Render every line of the listing below as a JSON list of strings, one string per line, omitting blank lines. Leave the pictures out.

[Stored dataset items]
----

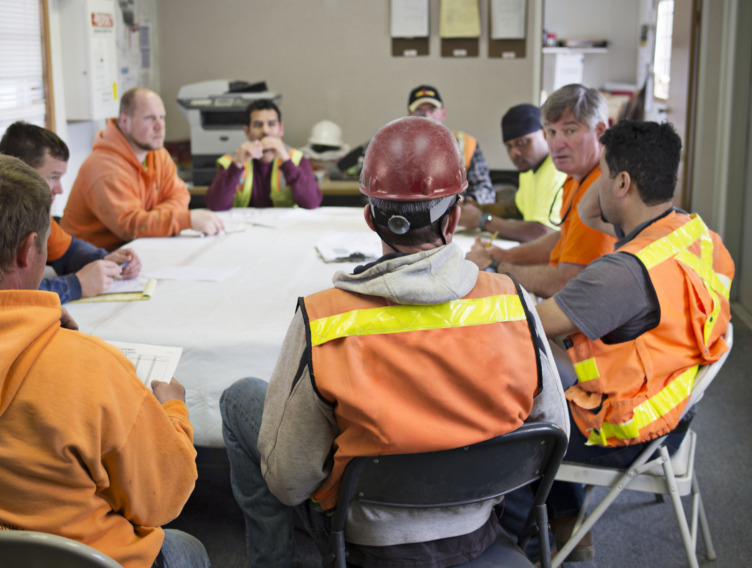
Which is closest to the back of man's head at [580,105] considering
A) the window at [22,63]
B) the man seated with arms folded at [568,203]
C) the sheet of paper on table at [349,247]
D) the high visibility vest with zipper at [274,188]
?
the man seated with arms folded at [568,203]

----

→ **Written solution**
[
  "Which is closest to the back of man's head at [580,105] considering",
  "A) the window at [22,63]",
  "B) the man seated with arms folded at [568,203]",
  "C) the sheet of paper on table at [349,247]",
  "D) the high visibility vest with zipper at [274,188]",
  "?",
  "the man seated with arms folded at [568,203]"
]